Pai Under Fire

When a pair of Democratic legislators first accused Ajit Pai of championing certain rule changes to benefit his friends at Sinclair, we were skeptical. Chairman Pai is smart and ambitious, but I don’t believe he’s duplicitous.

As so many words and terms have been devalued through overuse and misuse, so it is with “witch hunt.” But that’s what this seems to be.

There is great value in having a strong “loyal opposition” in our political system—it may not be one of the checks-and-balances mechanisms envisioned by the founders of our republic, but it may be the only one we have left. And under those circumstances, it’s appropriate for said loyal opposition to look for malfeasance wherever it may lurk.

But here’s what’s wrong with this picture: the inquiry is ill-advised coming and going.

Considering that the rules changes don’t cause harm, but rather benefit myriad broadcasters, where is the case?

On the other side of the issue, the Commission—which did not get the budget it requested this coming fiscal year—is going to squander resources on an obligatory investigation that will lead nowhere.
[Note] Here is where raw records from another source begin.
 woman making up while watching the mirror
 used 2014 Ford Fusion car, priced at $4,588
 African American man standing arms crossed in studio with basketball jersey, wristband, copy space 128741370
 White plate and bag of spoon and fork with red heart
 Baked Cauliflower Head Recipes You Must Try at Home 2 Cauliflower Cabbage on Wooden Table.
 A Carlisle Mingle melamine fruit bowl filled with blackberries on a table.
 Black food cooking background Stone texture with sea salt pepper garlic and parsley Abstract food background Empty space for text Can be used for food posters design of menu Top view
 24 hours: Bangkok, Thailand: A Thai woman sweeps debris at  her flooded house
(By the way, I’m no fan of Sinclair and think their acquisition of Tribune should be blocked because of their nefarious business practices—for which they were fined, but far too lightly—but that has nothing to do with the allegations against Mr. Pai.)
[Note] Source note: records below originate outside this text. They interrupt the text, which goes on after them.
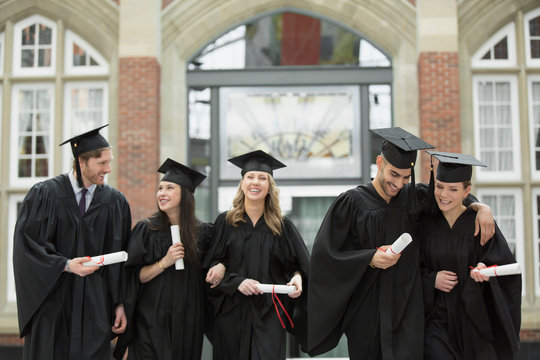 College graduates walking with diplomas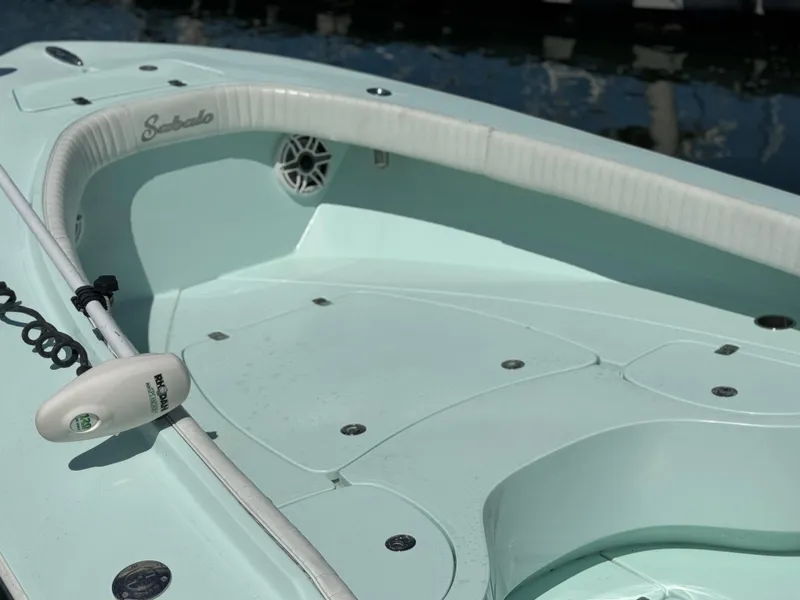 Slide: The Image of 2020 Sabalo 27 boat interior with light blue deck and white seating. - 8
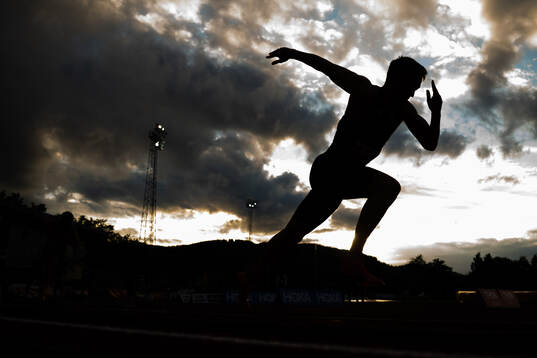 The silhouette of Karsten Warholm competing in men’s 400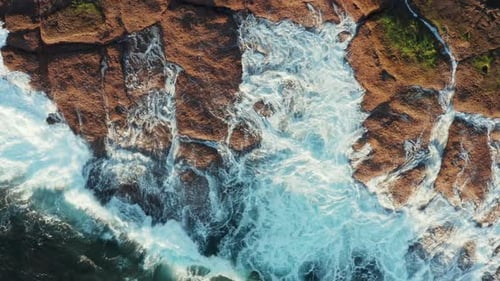 Bewitching Sight of Fascinating Patterns of Sea Foam From the Waves Breaking on the Rocks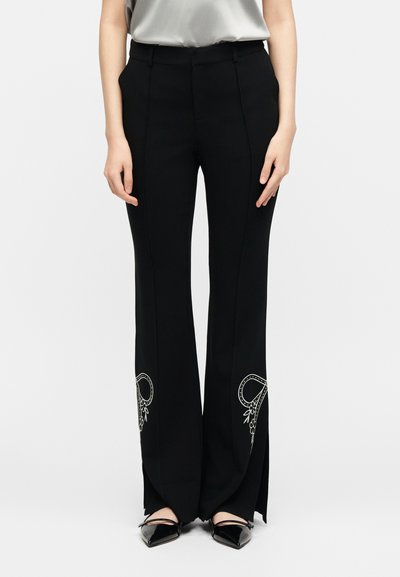 Γυναίκα που φοράει μαύρο παντελόνι με φαρδύ πόδι, λευκή κεντημένη ανθοδέσμη κοντά στο τελείωμα και πλαϊνές σχισμές, συνδυασμένο με μαύρα μυτερά παπούτσια.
Ajit Pai may well be using his position as a springboard to bigger and better things, but during his time at the Commission he’s been a steadfast friend to radio—and has conducted himself with integrity, as far as I can tell.

But an investigation seems inevitable, and it will lead where it leads as it grinds to its inexorable conclusion. Surrounding the probe, to me, are a hope and a prayer:

The hope is that it doesn’t impede the radio-friendly path the Commission seems to be traveling.

The prayer is that we never have to hear, “Three years of Sinclair is enough.”